Spatial reasoning records:
-- START --

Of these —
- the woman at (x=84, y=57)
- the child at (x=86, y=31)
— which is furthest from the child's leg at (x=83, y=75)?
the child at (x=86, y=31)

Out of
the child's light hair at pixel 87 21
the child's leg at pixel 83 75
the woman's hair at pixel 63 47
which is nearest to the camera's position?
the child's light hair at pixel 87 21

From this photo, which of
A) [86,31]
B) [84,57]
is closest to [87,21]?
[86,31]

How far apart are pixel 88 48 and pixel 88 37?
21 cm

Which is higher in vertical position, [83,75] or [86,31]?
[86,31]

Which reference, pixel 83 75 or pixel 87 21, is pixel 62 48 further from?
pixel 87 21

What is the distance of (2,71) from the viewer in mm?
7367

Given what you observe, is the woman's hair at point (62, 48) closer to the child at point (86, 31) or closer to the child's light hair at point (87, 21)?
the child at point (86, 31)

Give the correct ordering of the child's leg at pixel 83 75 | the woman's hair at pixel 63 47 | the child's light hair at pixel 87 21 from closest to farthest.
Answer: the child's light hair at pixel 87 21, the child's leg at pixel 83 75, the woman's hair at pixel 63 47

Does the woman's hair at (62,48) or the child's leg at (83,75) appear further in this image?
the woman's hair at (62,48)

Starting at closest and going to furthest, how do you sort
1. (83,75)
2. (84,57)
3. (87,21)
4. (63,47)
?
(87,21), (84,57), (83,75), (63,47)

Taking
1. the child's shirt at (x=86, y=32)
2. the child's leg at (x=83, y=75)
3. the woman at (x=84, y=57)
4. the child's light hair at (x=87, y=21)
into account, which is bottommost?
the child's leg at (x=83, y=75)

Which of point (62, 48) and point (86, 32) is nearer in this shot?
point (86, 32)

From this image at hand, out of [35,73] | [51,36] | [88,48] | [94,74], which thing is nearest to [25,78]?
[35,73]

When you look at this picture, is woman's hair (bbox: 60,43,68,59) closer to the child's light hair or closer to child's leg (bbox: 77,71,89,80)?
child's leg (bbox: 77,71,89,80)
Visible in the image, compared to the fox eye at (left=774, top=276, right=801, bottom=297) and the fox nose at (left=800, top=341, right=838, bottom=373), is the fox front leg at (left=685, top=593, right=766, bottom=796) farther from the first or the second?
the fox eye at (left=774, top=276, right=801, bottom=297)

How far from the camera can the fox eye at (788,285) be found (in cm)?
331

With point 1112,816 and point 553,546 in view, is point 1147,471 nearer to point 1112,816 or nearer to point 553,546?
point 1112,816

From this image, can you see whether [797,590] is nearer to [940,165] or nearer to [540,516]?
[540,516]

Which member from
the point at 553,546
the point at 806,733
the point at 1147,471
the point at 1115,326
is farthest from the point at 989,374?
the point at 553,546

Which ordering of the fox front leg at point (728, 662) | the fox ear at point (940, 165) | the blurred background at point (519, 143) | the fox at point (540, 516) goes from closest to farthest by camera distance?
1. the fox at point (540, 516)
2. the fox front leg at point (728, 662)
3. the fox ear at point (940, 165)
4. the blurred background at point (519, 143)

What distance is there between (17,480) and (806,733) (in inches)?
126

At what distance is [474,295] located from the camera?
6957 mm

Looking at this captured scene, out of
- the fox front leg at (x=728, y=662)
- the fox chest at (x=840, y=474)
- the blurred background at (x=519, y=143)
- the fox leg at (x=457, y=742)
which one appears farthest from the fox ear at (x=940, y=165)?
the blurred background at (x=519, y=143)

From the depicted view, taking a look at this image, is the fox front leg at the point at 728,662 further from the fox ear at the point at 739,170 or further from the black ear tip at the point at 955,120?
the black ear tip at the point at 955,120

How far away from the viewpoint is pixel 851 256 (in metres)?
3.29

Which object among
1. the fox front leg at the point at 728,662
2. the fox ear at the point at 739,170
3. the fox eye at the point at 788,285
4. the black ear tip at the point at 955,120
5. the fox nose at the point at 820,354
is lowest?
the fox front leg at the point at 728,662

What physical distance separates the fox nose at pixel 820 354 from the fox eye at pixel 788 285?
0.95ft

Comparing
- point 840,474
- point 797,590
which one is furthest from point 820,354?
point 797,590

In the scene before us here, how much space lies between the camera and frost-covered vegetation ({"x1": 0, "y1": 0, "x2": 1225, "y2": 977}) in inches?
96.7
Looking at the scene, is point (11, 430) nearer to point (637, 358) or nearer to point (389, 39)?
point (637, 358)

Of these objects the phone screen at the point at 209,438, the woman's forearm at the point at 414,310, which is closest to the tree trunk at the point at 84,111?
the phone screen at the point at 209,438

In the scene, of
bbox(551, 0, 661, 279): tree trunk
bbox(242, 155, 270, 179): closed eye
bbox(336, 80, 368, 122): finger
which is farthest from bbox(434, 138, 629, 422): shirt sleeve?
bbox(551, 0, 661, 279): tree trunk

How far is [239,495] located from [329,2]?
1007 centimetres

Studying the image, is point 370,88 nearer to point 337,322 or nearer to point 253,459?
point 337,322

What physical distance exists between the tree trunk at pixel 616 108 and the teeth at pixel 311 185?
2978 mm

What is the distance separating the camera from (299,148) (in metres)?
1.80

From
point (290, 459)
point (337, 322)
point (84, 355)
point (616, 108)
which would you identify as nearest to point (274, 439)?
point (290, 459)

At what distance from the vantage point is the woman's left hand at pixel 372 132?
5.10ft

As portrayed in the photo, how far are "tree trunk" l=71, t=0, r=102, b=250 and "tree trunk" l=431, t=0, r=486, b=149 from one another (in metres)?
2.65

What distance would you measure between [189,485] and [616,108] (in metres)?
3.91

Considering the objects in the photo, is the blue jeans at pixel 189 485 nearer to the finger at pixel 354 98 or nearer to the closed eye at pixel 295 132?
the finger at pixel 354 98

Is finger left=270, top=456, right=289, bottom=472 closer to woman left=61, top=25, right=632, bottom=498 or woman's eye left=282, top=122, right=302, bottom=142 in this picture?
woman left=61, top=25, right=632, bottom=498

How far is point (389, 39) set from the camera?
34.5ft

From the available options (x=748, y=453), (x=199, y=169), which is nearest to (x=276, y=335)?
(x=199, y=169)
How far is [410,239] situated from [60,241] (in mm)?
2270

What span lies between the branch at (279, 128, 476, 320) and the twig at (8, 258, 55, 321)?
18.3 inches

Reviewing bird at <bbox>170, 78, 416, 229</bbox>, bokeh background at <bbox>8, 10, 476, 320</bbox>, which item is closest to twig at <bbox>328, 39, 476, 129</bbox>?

-- END --

**EXERCISE AIM**
Each line from the one containing "Is finger left=270, top=456, right=289, bottom=472" to the end of the records should be echoed exactly, and no other line.

**WRITTEN RESPONSE**
Is finger left=270, top=456, right=289, bottom=472 closer to woman left=61, top=25, right=632, bottom=498 or woman's eye left=282, top=122, right=302, bottom=142 in this picture?
woman left=61, top=25, right=632, bottom=498

How far is point (389, 39) set from the camera?
34.5ft

From the available options (x=748, y=453), (x=199, y=169), which is nearest to (x=276, y=335)?
(x=199, y=169)
How far is [410,239] situated from [60,241] (in mm)?
2270

What span lies between the branch at (279, 128, 476, 320) and the twig at (8, 258, 55, 321)?
18.3 inches

Reviewing bird at <bbox>170, 78, 416, 229</bbox>, bokeh background at <bbox>8, 10, 476, 320</bbox>, which item is closest to twig at <bbox>328, 39, 476, 129</bbox>?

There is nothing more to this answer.